Late diagnosis

A couple years ago I got diagnosed with Asperger's. On my 48th birthday. Explained a lot of things, solved nothing. I am now 51 and a half, and crying as I write this. 

I cannot connect with the people around me, obviously - including what remains of my family - and really need an e-mail pen friend to communicate with on a regular basis.

Please contact me via this link or on [email address removed by Mod]

Sorry to sound ungrateful, but I do not need platitudes or 'thought for the day' stuff. 

But I need to make connections as my life is Hell right now, and I need a friend. 

Thank you for reading this. 

Darren

  • Hi Darren, I'm very sorry you're having such a hard time. Hopefully you feel a bit better now? I'm not diagnosed yet but believe I will be told I'm Autistic. I don't connect with my family either, they do not understand me at all. You are understood by us. I've already had a lot of understanding here.

  • Heheh it was gonna happen eventually - going out with a bang! Whats Red Fang - movie ?  

  • I'm afraid I will have to decline. Nothing personal, but it's just my policy now to only interact with members through forum discussions.

  • Havent watched much tonight. Its getting late but i might watch a Doctor Who blu-ray extra before bed. Raw studio footage from 1985 with no minutiae spared. An acquired taste (that kind of deep dive) but i love it. Nearly added something self-deprecating there about that to make you feel better but no, mustnt do that. Old habits . 

  • Sparkly, thanks. Can I send you a friend request? Will you accept? Reply?

  • Never got into numbers, although numbers do not lie. Apparently. Whatever floats your boat, I suppose

  • There are the forum discussions, which is what this is. However, one can also send friend requests to other members and exchange private messages. That side of things I am now steering clear of, as that is what resulted in me now being wary.

    From experience, I have found the forum can be a little like a ghost town at night, which is of course when a lot of people often feel lonely and in need of conversation if they happen to be wide awake. However, it can be a good time to catch up on posts by other members.

  • Shardovan! You're gonna get banned for swearing, **********!

    [Edited by Mod]

  • Im not great at the old maths though i got so unhealthily obsessed with stats a while back that i improved a lot out of ‘necessity’ so maybe thats less true than before 

  • Words, pictures, music. Numbers? No. I'm watching Red Fang on You Tube. You?

  • Not sure about swearing. I think i did the other day -‘shitty’ maybe? Apologies if i shouldnt be bug i imagine some mild swearing is prob ok. Context…

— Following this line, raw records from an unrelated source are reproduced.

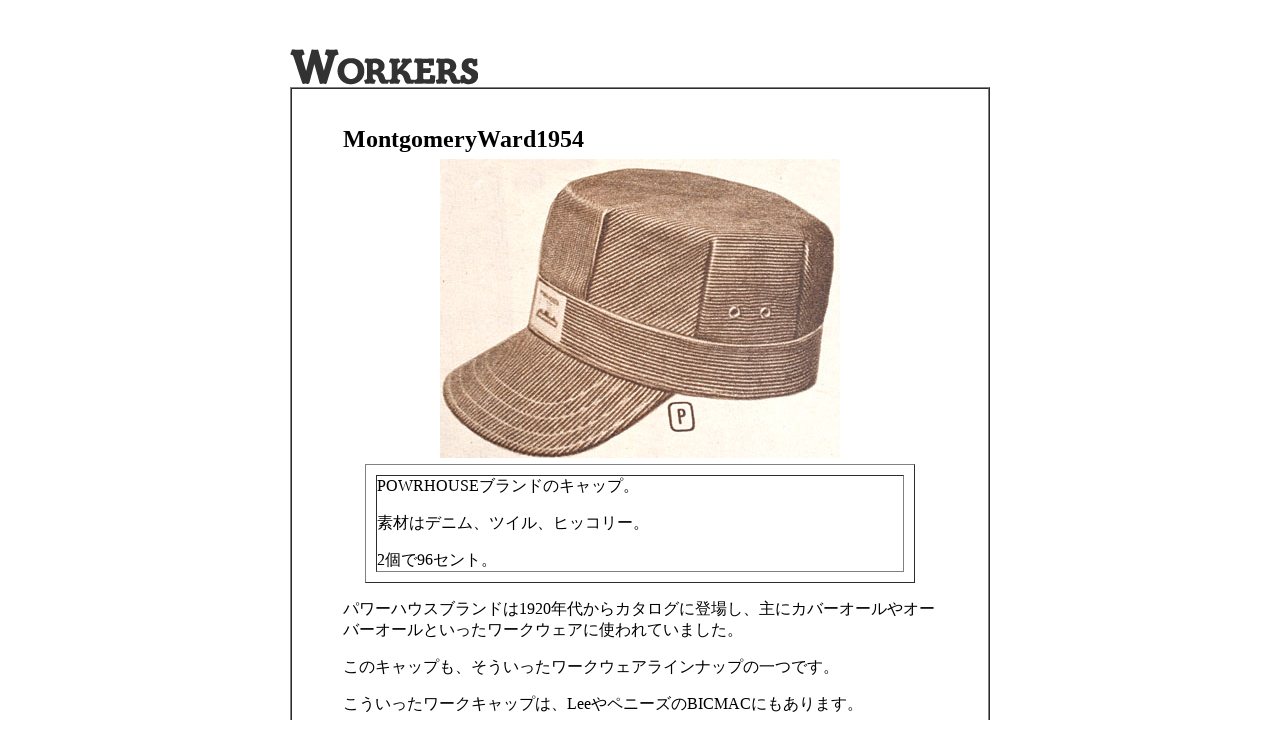

--- FILE ---
content_type: text/html; charset=UTF-8
request_url: https://www.e-workers.net/catalog/ward1954/8.html
body_size: 721
content:
<html>
<head>
<title>MontgomeryWard1954</title>
<meta http-equiv="Content-Type" content="text/html; charset=utf-8">


<link rel="stylesheet" href="../../style1.css" type="text/css">
</head>

<body bgcolor="#FFFFFF" text="#000000" link="#000000" vlink="#000000" alink="#000000">
<div align="center"><br><table width="700" border="0" bordercolor="#000000" cellpadding="0" cellspacing="0" height="60">
    <tr> 
      <td> 
        <p class="menu1">　</p>
      </td>
    </tr>
    <tr> 
      <td class="menu1"><a href="http://www.e-workers.net/"><img src="http://www.e-workers.net/logo3.gif" width="188" height="40" border="0"></a></td>
    </tr>
  </table>
  <table width="700" border="1" cellpadding="0" cellspacing="0">
    <tr> 
      <td>
        <p>　</p>
        <table width="600" border="0" cellspacing="0" cellpadding="3" align="center">
          <tr> 
            <td> 
              <p class="label1">MontgomeryWard1954</p>
            </td>
          </tr>
          <tr> 
            <td> 
              <div align="center"><img src="powrhousecap.jpg" width="400" height="299"></div>
            </td>
          </tr>
          <tr> 
            <td> 
              <table width="550" border="1" cellspacing="10" cellpadding="0" align="center">
                <tr> 
                  <td> 
                    <p>POWRHOUSEブランドのキャップ。</p>
                    <p>素材はデニム、ツイル、ヒッコリー。</p>
                    <p>2個で96セント。</p>
                    </td>
                </tr>
              </table>
              <p>パワーハウスブランドは1920年代からカタログに登場し、主にカバーオールやオーバーオールといったワークウェアに使われていました。</p>
              <p>このキャップも、そういったワークウェアラインナップの一つです。</p>
              <p>こういったワークキャップは、LeeやペニーズのBICMACにもあります。</p>
              <p>外では帽子をかぶることが当たり前だった当時は欠かせない存在だったようです。</p>
              <p>　</p>
            </td>
          </tr>
        </table>
        
        
        <p>　</p><table border="0" cellspacing="5" cellpadding="0" align="center">
          <tr> 
            <td><a href="7.html"><img src="../../arrows/back.gif" width="53" height="53" border="0"></a></td>
            <td><a href="1.html"><img src="../../arrows/up.gif" width="53" height="53" border="0"></a></td>
            <td>　</td>
          </tr>
        </table>
        <p>　</p>
        <p align="center">　 </p>
      </td>
    </tr>
  </table>
  <p><a href="http://www.e-workers.net/">Workers</a></p>
  <p>　</p></div>
</body>
</html>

  • Non - mathematical; brain? 

  • Shardovan - I'm Sagittarius. Half man half beast, which seems ridiculously appropriate the more I think about it. 

  • Im white, male, and maybe half human god knows. I think youve probably found your tribe on here! We’re all neurodiverse… but diversely. Its well worth sticking around. Dont get discouraged if initially nobody seems on your exact wavelength - Ive had that too. But over time, i feel more in common and less alone. Hey your default name isnt too bad a number to remember! That helps my non mathematical brain to remember its you when i see a future post! 

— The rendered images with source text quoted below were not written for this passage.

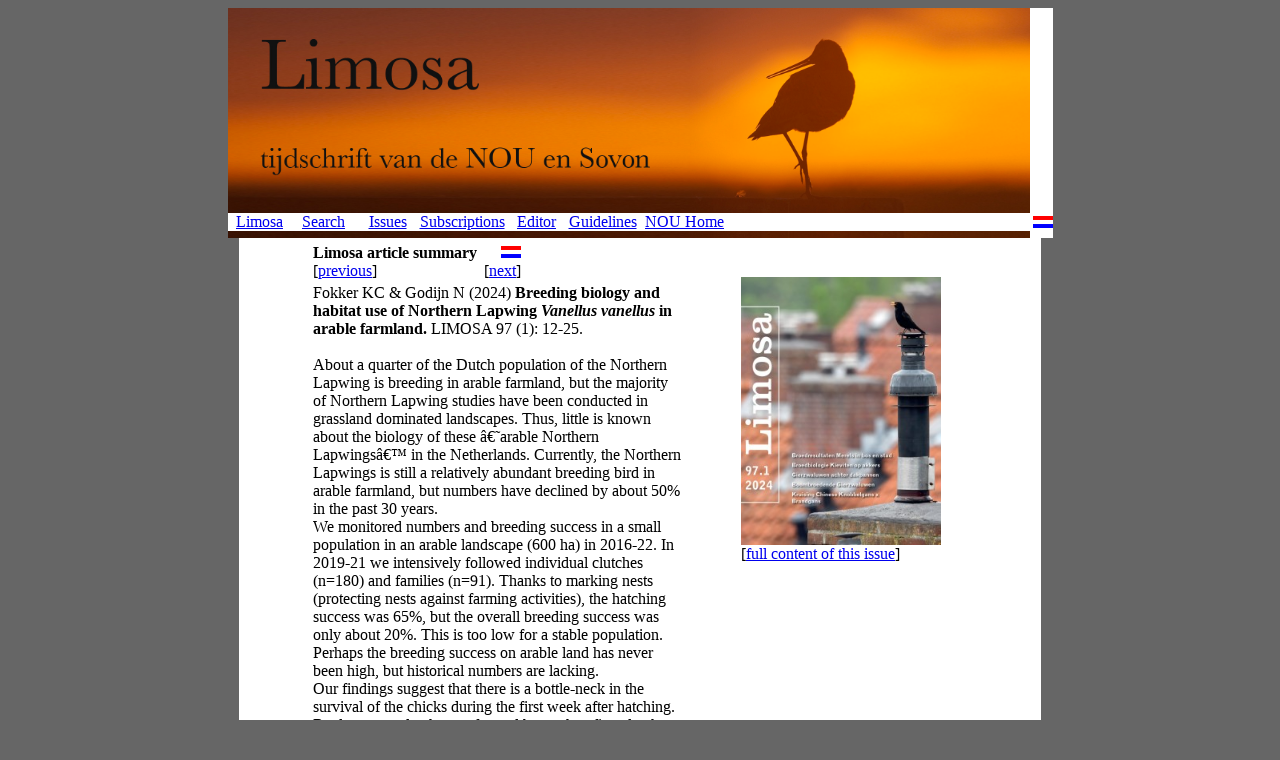

--- FILE ---
content_type: text/html; charset=UTF-8
request_url: https://limosa.nou.nu/limosa_samenvatting.php?language=UK&nr=5389
body_size: 1591
content:
<head>
<title>LIMOSA</title>
<link rel="shortcut icon" href="favicon.ico">
</head>

<body bgcolor=#666666>
<CENTER>
<table width=802 bgcolor=white cellpadding=0 cellspacing=0 border=0>
<tr><td colspan=8>
	<img src="Limosa-header.jpg" title="Foto: Peter Teune" alt="Foto: Peter Teune" width="802" height="205" longdesc="https://www.nou.nu" />
</td></tr>
<tr>
<td align="center" width=20%><a href="https://www.nou.nu/limosa/index.php" class="weg">Limosa</a></td>
<td align="center" width=20%><a href="limosa_search.php" class="weg">
		Search		</a></td>
<td align="center" width=20%><a href="listissue.php" class="weg">
		Issues		</a></td>
<td align="center" width=20%><a href="subscription.php" class="weg">
		Subscriptions		</a></td>
<td align="center" width=20%><a href="eteam.php" class="weg">
		Editor		</a></td>
<td align="center" width=20%><a href="contributors.php" class="weg">
		Guidelines		</a></td>
<td align="center" width=30%><a href="https://www.nou.nu" class="weg">NOU Home</a></td>
<td align=right width=100%><a href='index.php?language=NL' class='weg'><img src='flag_nl.png' alt='Nederlands' align='right' border=0></a></td</tr><tr><td colspan=8>
<img src="Limosa-header-balk.jpg" width="802" height="7" />
</td></tr></table>
<table width=802 bgcolor=white cellpadding=0 cellspacing=0><tr><td align=center>
<table width='666' border='0'><tr><td><table width='375'<tr><td><TABLE cellpadding=0 cellspacing=0><TR><TD colspan=2><P align='left'><b>Limosa article summary</b>&nbsp;&nbsp;&nbsp;&nbsp;&nbsp;&nbsp;<a href='limosa_samenvatting.php?language=NL&nr=5389'><img src='flag_nl.png' border=0></a></TD></TR><TR><TD><P align='left' class='style2 style2'>[<A href='limosa_samenvatting.php?nr=5388'>previous</A>]</TD><TD><P align='right' class='style2 style2'>[<A href='limosa_samenvatting.php?nr=5390'>next</A>]</TD></TR></TABLE></TD></TR><TR><TD><P align='left' class='style2 style2'>Fokker KC & Godijn N (2024) <B>Breeding biology and habitat use of Northern Lapwing <I>Vanellus vanellus</I> in arable farmland.</B> LIMOSA 97 (1): 12-25.<BR><BR>About a quarter of the Dutch population of the Northern Lapwing is breeding in arable farmland, but the majority of Northern Lapwing studies have been conducted in grassland dominated landscapes. Thus, little is known about the biology of these â€˜arable Northern Lapwingsâ€™ in
the Netherlands. Currently, the Northern Lapwings is still a relatively abundant breeding bird in arable farmland, but numbers have declined by about 50% in the past 30 years.<BR>
We monitored numbers and breeding success in a small population in an arable landscape (600 ha) in 2016-22. In 2019-21 we intensively followed individual clutches (n=180) and families (n=91). Thanks to marking nests (protecting nests against farming activities), the hatching success was 65%, but the overall breeding success was only about 20%. This is too low for a stable population. Perhaps the breeding success on arable land has never been high, but historical numbers are lacking.<BR>
Our findings suggest that there is a bottle-neck in the survival of the chicks during the first week after hatching. Replacement clutches performed better than
first clutches, which is opposite to previous research in grassland. It remains unclear why chick survival was too low. Predation and weather played only a minor role in the loss of chicks. We have some indication that there is a food shortage, although the condition of the chicks was better than reported for grassland. A more detailed study on habitat use, for example by tracking individual chicks using radiotransmitters, is needed to work out the causes for the bottle-neck in the survival of young chicks in arable farming landscapes.<BR><BR>[<A href='limosa_show_article.php?nr=5389'>pdf only for members</A>] [<A href='limosa_samenvatting.php?language=NL&nr=5389'>dutch summary</A>] <BR><BR></TD></TR></TABLE></TD><TD valign=top><P align='left' class='style2 style2'><BR><BR><A href='limosa_issue.php?volume=97&issue=1'><IMG src='kaften/limosa97-1.jpg' alt='limosa 97.1 2024' width='200' border=0></A><BR>[<A href='limosa_issue.php?volume=97&issue=1'>full content of this issue</A>] </TD></TR></TABLE></td></tr><tr><td align=center>
  <br>
  <a href="http://www.maartenloonen.nl/">webmaster</a></p>
</td></tr></table>
</body>
</html>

  • Sparkly - thanks. I don't know the NAS forums as I just joined an hour ago. But I really appreciate the reply - makes me think I'm not alone and this kind of this works, you know?

  • It's a long story as to how I got my fingers burnt, but let's just say it has left me feeling somewhat wary. I don't mind chatting to people here on the NAS forums, as I feel it's a safe environment.

    The best advice I can give you is to be yourself. Maybe some will relate, agree with what you're saying, offer support and advice, etc. There are some who may disagree, and that's OK too.

  • Shardovan - the only hate I have is for myself and my wasted, lost life. That is why I am reaching out here, tonight. Over the hill, past it, losing at life in every way - oh, and NOW i get an Aspie diagnosis? And rules about what I can and cannot say?

    Are we allowed to swear here, or is that not allowed also?

    Shardovan, thank you for being in touch. I don't care if you are male or female, old or young, black or white, human or alien. Just thank you for your reply. 

    I'm just lost, desperate, and lonely. That's why I paid my 24 quid. I need company.

    So- thank you. 

  • Yeah the rules don’t seem too strict just stuff foryour own protection and things like no hate speech. Which im sure wasnt on the cards! :-)

  • Thanks Sparkly. Fingers burnt? Risk averse? I hope you are ok, and will listen to you if you listen to me. I just need someone for the way ahead. Didn't know about the forum rules as I've just joined up, so thank  you. 

  • I'm not here to offer platitudes either, but feel I should make you aware that the NAS mods will delete your e-mail because it's personal information and goes against forum rules.

    I wish I could help, but as I recently had my fingers burnt, I'm a bit like Shardovan and risk-averse.